Bombes à Téhéran, missiles à Tel-Aviv… et projecteurs sur Mar-a-Lago. Depuis quelques jours, le président américain ne se contente plus de suivre le conflit entre l’Iran et Israël. Il en a pris la tête. Militairement, diplomatiquement, symboliquement. Quitte à en faire une tragédie jouée à son nom seul.

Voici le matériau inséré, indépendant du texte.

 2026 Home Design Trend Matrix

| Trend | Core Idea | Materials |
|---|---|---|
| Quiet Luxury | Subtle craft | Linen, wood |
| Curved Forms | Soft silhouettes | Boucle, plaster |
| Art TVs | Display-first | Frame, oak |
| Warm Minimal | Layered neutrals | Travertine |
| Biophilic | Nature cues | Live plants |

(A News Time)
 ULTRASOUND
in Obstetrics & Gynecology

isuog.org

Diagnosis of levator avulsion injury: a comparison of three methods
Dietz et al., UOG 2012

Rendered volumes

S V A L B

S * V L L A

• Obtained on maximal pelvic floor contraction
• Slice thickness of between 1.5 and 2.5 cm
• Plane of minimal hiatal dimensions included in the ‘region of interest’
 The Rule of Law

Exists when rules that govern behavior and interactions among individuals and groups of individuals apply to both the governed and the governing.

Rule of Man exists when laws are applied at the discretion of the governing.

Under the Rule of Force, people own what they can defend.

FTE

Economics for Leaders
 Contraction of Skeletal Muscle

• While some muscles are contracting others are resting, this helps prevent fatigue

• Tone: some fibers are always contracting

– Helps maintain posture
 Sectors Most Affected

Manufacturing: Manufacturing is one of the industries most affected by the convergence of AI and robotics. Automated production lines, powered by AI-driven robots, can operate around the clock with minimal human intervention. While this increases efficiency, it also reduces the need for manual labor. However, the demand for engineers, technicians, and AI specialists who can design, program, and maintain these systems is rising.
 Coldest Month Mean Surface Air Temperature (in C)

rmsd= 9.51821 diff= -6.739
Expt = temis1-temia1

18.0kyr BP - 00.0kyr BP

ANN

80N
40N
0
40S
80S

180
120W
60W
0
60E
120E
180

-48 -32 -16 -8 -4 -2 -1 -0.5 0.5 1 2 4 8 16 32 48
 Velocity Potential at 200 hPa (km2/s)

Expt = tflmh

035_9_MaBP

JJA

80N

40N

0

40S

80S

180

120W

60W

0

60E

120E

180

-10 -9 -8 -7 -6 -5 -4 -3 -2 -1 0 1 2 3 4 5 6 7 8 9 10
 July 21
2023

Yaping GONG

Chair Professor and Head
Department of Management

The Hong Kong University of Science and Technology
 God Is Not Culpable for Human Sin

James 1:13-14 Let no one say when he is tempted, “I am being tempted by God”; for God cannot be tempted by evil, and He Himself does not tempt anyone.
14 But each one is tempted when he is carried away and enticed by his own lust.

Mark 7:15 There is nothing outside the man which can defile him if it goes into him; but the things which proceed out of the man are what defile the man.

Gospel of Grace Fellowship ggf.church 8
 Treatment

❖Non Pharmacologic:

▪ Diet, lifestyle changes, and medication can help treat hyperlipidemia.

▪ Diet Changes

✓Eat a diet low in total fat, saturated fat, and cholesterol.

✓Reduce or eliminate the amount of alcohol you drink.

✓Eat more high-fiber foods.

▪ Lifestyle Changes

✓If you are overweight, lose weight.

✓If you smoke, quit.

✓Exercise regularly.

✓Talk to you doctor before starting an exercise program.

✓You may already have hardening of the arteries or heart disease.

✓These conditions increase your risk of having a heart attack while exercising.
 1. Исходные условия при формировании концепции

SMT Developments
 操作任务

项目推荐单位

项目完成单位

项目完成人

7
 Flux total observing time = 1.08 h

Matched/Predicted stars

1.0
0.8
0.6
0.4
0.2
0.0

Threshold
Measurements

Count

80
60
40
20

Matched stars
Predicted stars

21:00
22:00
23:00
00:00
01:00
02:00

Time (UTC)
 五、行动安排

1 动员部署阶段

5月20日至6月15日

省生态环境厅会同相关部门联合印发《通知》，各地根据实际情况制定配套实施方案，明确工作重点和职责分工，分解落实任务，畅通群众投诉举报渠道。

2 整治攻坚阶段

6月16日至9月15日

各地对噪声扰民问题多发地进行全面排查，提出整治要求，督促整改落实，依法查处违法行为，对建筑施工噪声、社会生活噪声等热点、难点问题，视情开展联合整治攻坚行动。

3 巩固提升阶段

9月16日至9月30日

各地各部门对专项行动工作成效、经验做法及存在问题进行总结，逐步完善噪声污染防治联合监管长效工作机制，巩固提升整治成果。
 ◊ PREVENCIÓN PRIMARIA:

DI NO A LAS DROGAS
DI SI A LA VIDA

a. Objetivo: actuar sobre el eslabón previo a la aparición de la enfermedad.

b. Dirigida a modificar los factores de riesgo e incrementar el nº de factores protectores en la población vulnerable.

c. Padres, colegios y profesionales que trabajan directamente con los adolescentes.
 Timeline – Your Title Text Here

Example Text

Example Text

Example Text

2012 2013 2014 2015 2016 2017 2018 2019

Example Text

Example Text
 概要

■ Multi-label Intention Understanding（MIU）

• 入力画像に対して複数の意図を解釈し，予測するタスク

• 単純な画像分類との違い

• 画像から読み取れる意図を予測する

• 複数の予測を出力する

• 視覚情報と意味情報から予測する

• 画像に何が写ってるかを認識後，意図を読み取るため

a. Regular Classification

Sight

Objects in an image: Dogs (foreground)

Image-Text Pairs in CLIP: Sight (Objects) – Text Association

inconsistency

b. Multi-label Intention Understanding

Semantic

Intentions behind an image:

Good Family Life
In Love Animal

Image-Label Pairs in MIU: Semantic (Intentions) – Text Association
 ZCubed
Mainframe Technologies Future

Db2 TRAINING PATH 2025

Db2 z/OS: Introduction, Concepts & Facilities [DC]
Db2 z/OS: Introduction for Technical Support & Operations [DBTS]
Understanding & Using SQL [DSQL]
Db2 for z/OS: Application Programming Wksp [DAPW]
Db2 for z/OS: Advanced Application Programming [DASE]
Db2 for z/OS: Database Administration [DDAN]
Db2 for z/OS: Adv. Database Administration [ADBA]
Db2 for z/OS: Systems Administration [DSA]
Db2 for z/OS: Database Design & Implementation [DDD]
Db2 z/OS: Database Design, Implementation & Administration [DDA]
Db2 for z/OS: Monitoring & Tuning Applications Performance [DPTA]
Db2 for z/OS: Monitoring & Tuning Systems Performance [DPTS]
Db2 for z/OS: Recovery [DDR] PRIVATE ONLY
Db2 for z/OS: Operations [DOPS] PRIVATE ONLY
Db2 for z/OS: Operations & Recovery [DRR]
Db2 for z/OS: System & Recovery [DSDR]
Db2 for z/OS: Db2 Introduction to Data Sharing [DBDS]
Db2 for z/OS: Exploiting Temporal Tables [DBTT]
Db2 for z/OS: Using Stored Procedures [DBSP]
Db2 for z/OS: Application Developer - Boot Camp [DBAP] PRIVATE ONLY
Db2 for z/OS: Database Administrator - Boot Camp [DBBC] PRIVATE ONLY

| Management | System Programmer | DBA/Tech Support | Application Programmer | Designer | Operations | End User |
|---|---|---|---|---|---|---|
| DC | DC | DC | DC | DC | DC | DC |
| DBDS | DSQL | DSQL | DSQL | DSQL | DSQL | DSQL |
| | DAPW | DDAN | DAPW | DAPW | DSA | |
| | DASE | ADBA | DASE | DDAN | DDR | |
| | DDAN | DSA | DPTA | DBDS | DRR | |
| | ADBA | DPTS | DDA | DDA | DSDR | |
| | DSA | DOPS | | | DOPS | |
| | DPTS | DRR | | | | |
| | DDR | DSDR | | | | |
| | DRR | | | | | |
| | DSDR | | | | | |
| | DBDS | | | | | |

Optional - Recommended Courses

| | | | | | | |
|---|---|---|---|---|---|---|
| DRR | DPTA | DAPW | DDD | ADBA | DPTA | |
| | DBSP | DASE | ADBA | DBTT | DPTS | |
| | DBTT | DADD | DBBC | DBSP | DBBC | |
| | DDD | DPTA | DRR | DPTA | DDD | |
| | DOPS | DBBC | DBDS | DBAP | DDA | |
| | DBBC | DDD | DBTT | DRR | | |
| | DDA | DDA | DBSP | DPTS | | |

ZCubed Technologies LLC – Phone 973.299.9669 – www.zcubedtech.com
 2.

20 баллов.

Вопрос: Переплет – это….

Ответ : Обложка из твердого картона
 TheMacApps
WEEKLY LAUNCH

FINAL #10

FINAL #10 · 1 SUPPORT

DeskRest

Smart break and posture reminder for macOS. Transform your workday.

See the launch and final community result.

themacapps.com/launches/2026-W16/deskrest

Un conflit qui commence sans lui
Israël frappe fort le 13 juin. En quelques heures, Natanz, Ispahan, Tabriz sont ciblés. L’Iran répond par une pluie de drones et de missiles. Le monde retient son souffle. Donald Trump, lui, reste encore en retrait. Il assiste au G7, sourit aux photographes, laisse ses alliés commenter l’escalade. L’Amérique semble à distance prudente.
Un président qui s’invite au premier rôle
Le 16 juin, le décor change. Trump claque la porte du G7 et rentre précipitamment à Washington. Sur Truth Social, il lâche cette phrase :
« Tout le monde devrait immédiatement évacuer Téhéran. »
Puis, plus spectaculaire encore :
« Nous avons la maîtrise totale du ciel iranien. »
Il envoie des porte-avions, des drones, des destroyers dans le Golfe. Ordre est donné à plusieurs ambassades de préparer des évacuations. Pour le président américain, la guerre n’est plus un dossier étranger. Elle devient son théâtre d’intervention.
Le guide suprême comme cible politique
Le 17 juin, Trump monte encore d’un cran. Il affirme savoir où se trouve le guide suprême iranien, Ali Khamenei, ajoutant qu’il est une « cible facile ». Il précise aussitôt qu’aucune frappe n’est prévue “pour l’instant”. L’effet, lui, est immédiat : sidération à Téhéran, agitation sur les marchés, trouble parmi les chancelleries.
À ce moment-là, peu importe ce que fait Israël. Trump occupe l’espace médiatique, impose son tempo, fixe les lignes rouges. Il ne se contente plus de soutenir : il commande la narration.
Un conflit reformaté à la sauce Trump
Israël bombarde toujours. L’Iran se défend mal. Mais sur les réseaux, dans les chaînes américaines, c’est Trump qui mène la guerre. Ses conseillers évoquent une « sortie par le haut » : un accord nucléaire revisité. Mais uniquement s’il en est l’artisan unique.
La guerre devient un spectacle à un seul acteur. Multilatéralisme balayé. Diplomatie marginalisée. Alliés secondaires. La scène est à lui.
Un théâtre mondial pour une ambition solitaire
Ce conflit n’est pas le sien. Il ne l’a pas voulu. Mais il en fait son décor de campagne, son champ d’autorité, son podium d’homme fort. À grand renfort d’avions, de tweets et de menaces calibrées, Trump s’est installé au cœur d’un affrontement dont il n’est ni la cause ni la cible.
Il n’est pas chef de guerre. Il en joue le rôle.